▶ Spatial reasoning question data:
^^^^^^^^
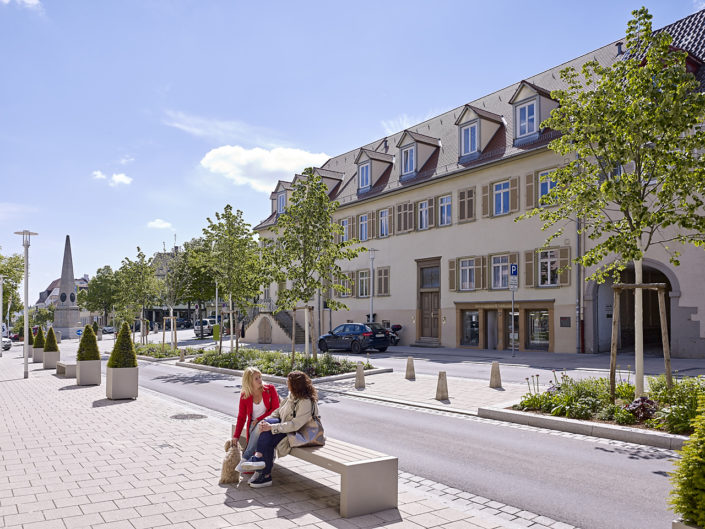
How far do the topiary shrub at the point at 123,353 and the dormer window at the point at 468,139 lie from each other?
72.4ft

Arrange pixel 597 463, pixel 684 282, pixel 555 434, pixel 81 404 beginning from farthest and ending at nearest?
pixel 684 282
pixel 81 404
pixel 555 434
pixel 597 463

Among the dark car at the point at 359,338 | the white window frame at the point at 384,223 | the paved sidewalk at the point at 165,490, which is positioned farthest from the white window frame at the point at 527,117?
the paved sidewalk at the point at 165,490

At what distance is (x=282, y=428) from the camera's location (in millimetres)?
6383

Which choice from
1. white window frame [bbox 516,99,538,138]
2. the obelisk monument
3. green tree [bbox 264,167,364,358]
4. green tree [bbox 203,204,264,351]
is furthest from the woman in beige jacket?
the obelisk monument

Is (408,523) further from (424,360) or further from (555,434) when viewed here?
(424,360)

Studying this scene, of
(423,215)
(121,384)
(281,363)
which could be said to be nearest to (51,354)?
(281,363)

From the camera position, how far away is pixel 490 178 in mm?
29812

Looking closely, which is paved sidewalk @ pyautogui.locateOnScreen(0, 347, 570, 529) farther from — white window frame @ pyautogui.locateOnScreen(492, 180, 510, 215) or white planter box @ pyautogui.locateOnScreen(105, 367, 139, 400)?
white window frame @ pyautogui.locateOnScreen(492, 180, 510, 215)

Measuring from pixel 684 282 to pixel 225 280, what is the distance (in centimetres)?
1789

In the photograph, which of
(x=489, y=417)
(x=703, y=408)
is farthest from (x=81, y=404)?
(x=703, y=408)

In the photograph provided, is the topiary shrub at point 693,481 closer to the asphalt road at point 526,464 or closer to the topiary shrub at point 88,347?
the asphalt road at point 526,464

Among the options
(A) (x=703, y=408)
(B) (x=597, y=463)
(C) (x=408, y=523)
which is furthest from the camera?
(B) (x=597, y=463)

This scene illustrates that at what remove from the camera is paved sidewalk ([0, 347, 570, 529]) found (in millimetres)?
5453

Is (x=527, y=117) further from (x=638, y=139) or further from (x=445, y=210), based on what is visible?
(x=638, y=139)
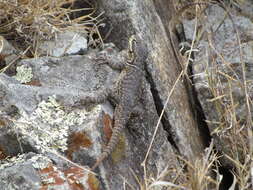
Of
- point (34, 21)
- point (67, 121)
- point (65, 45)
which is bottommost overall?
point (67, 121)

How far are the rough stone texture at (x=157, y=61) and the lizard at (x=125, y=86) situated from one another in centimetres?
16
^^^^^^^^
▶ What you need to do:
Copy out every item above word for word, leaving out the pictures.

▶ Task output:
How far do the topiary shrub at the point at 123,353 and the dormer window at the point at 468,139 lie from each other?
72.4ft

Arrange pixel 597 463, pixel 684 282, pixel 555 434, pixel 81 404 beginning from farthest and ending at nearest?
pixel 684 282
pixel 81 404
pixel 555 434
pixel 597 463

Among the dark car at the point at 359,338 | the white window frame at the point at 384,223 | the paved sidewalk at the point at 165,490, which is positioned farthest from the white window frame at the point at 527,117?
the paved sidewalk at the point at 165,490

At what distance is (x=282, y=428) from the camera's location (in millimetres)?
6383

Which choice from
1. white window frame [bbox 516,99,538,138]
2. the obelisk monument
3. green tree [bbox 264,167,364,358]
4. green tree [bbox 203,204,264,351]
is furthest from the woman in beige jacket?
the obelisk monument

Is (408,523) further from (424,360) or further from (555,434) when viewed here?
(424,360)

Studying this scene, of
(423,215)
(121,384)
(281,363)
which could be said to be nearest to (51,354)?
(281,363)

From the camera position, how far away is pixel 490 178 in mm?
29812

Looking closely, which is paved sidewalk @ pyautogui.locateOnScreen(0, 347, 570, 529) farther from — white window frame @ pyautogui.locateOnScreen(492, 180, 510, 215) or white planter box @ pyautogui.locateOnScreen(105, 367, 139, 400)?
white window frame @ pyautogui.locateOnScreen(492, 180, 510, 215)

Measuring from pixel 684 282 to pixel 225 280, what is the distance (in centimetres)?
1789

In the photograph, which of
(x=489, y=417)
(x=703, y=408)
is farthest from (x=81, y=404)?
(x=703, y=408)

In the photograph provided, is the topiary shrub at point 693,481 closer to the asphalt road at point 526,464 or closer to the topiary shrub at point 88,347?
the asphalt road at point 526,464

Among the options
(A) (x=703, y=408)
(B) (x=597, y=463)
(C) (x=408, y=523)
which is furthest from the camera?
(B) (x=597, y=463)

This scene illustrates that at what remove from the camera is paved sidewalk ([0, 347, 570, 529]) found (in millimetres)?
5453

Is (x=527, y=117) further from (x=638, y=139) or further from (x=445, y=210), based on what is visible?
(x=638, y=139)
Of
- point (34, 21)
- point (67, 121)
- point (65, 45)
which is bottommost overall?
point (67, 121)

How far are the rough stone texture at (x=157, y=61) and the lizard at (x=125, y=86) situated from one another in centimetres?
16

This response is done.